My mother was German so having cream cheese and olives daily for lunch was all part of growing up. However in recent years, I have been unsuccessful finding this spread and in the few times I ever did – it simply didn’t measure up…
So since cream cheese and olives is a now a forgotten spread – I will share with you these 10 simple rules from my childhood that made it SO darn good! 🙂
Always admit how much you LOVE cream cheese and olives no matter how many people around you say they hate it…
Do NOT over olive your cream cheese. This will instantly ruin the fantastic mixture we have come to love. The ratio is about 5-6 large olives per 4oz. of cream cheese. You must chop your olives finely and mix into the cream cheese creating the spread. No shortcuts here…
Only use Philly cream cheese and DO NOT use low-fat or non-fat. This will directly affect the texture and flavor and we don’t want that. 😉
Rule # 4
Use only good quality olives stuffed with pimento. You have to use pimento in your cream cheese and olives. It’s part of the flavor and color.
Do NOT add anything other than these 3 ingredients. This is not hard to master if you follow the rules I’ve provided.
Cream cheese and olives must be served on a TOASTED bagel (either plain bagel or everything bagel will do).

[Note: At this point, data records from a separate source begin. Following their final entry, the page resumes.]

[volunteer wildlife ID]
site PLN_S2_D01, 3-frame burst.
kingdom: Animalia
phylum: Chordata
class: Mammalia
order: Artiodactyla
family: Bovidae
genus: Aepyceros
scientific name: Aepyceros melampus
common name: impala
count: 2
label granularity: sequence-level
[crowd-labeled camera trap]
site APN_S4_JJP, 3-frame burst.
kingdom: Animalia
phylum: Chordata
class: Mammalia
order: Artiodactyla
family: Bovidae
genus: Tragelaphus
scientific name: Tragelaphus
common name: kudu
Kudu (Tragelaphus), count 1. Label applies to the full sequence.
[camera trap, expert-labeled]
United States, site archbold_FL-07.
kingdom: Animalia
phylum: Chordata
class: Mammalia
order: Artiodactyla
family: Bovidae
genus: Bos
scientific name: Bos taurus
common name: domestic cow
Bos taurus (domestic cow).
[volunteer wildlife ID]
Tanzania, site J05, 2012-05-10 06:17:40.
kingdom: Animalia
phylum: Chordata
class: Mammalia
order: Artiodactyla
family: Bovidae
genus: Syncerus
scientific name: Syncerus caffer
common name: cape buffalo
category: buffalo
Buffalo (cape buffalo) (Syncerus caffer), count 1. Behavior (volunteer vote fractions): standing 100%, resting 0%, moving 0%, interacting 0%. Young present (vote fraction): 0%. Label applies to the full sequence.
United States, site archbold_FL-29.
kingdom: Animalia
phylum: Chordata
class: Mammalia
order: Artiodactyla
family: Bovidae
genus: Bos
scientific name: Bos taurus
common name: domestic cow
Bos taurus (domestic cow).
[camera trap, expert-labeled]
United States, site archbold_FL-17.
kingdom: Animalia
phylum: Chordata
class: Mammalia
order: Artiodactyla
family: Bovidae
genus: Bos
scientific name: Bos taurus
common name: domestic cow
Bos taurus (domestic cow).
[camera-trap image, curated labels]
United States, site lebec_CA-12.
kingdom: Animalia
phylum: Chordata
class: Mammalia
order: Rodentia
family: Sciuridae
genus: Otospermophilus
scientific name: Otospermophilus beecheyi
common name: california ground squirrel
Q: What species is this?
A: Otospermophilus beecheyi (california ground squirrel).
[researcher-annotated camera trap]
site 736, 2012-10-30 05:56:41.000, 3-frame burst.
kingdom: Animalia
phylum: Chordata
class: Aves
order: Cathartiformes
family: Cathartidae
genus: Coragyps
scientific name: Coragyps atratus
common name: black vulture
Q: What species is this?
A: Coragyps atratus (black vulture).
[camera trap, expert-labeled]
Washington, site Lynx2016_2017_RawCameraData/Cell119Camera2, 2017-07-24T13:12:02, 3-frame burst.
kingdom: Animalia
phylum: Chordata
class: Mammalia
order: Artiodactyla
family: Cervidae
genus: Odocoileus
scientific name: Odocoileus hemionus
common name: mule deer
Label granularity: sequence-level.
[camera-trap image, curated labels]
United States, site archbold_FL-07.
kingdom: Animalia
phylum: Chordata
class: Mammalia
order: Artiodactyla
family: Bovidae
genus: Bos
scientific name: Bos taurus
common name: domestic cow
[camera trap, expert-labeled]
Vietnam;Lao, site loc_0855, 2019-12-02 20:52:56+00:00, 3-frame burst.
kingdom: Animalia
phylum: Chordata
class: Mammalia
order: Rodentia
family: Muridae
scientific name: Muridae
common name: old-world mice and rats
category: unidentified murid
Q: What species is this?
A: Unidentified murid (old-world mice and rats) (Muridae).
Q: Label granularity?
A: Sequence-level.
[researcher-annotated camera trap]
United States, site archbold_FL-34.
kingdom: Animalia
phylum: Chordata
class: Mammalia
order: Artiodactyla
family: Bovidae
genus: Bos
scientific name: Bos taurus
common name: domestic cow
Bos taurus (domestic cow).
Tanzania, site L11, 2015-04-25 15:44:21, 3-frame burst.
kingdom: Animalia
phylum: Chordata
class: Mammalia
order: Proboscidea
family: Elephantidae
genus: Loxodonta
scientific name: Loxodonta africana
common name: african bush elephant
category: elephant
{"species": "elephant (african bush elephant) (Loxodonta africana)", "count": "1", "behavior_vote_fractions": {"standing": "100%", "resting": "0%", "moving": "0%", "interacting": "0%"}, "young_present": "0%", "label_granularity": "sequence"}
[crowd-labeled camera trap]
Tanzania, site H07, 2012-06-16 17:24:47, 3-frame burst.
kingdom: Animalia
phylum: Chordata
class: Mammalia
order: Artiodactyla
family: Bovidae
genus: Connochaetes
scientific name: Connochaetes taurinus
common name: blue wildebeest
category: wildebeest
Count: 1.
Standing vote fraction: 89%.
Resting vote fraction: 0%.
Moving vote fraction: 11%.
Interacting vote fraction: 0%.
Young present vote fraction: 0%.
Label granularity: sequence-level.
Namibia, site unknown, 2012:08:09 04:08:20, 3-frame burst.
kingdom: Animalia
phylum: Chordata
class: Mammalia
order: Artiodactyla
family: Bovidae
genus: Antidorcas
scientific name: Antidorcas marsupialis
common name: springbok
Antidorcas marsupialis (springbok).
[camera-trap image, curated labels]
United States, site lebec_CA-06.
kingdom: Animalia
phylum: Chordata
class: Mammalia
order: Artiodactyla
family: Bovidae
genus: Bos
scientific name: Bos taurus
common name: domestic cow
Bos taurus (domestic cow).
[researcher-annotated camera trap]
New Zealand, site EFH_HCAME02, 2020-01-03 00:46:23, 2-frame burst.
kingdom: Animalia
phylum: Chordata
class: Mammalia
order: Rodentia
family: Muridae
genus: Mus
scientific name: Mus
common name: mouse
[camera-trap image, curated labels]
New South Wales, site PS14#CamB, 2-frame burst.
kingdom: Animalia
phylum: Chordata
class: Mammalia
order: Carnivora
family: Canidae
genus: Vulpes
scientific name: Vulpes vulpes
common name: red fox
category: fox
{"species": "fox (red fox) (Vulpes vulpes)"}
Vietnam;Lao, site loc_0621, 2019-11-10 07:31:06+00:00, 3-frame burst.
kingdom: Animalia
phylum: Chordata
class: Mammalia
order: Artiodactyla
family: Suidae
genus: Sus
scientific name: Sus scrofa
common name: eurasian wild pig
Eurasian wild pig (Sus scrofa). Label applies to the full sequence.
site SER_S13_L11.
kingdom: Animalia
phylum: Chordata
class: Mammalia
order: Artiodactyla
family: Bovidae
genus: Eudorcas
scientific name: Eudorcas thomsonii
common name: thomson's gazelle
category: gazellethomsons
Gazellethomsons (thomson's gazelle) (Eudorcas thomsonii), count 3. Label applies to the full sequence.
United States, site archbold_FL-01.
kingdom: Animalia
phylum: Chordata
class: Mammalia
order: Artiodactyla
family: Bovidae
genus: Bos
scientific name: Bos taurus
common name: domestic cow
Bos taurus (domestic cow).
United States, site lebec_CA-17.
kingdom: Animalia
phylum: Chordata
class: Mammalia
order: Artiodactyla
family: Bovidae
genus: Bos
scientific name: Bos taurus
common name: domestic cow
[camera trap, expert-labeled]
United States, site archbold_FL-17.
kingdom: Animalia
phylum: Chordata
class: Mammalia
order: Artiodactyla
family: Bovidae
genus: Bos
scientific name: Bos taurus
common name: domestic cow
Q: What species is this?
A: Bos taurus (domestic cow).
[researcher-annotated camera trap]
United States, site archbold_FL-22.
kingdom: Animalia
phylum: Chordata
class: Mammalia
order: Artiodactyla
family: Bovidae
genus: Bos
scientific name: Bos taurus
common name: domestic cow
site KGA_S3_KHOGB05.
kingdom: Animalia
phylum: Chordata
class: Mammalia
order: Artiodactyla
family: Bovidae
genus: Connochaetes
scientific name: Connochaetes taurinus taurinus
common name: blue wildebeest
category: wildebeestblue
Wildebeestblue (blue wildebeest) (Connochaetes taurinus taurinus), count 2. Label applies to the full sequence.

Spread on the cream cheese and olives immediately after toasting so it melts onto the bagel. The melting part is very important.
Serve the meal with either cheetos or doritos. The corn balances out the creamy texture. Cor is German right? 😉
If you are a newbie, don’t make gross faces while trying – throughly embrace the cream cheese and olive experience!
Offer any leftovers to your German ancestors – they will thank you for it. OR just store it in your fridge. 🙂
I hope you enjoy your Neufchâtel and olives!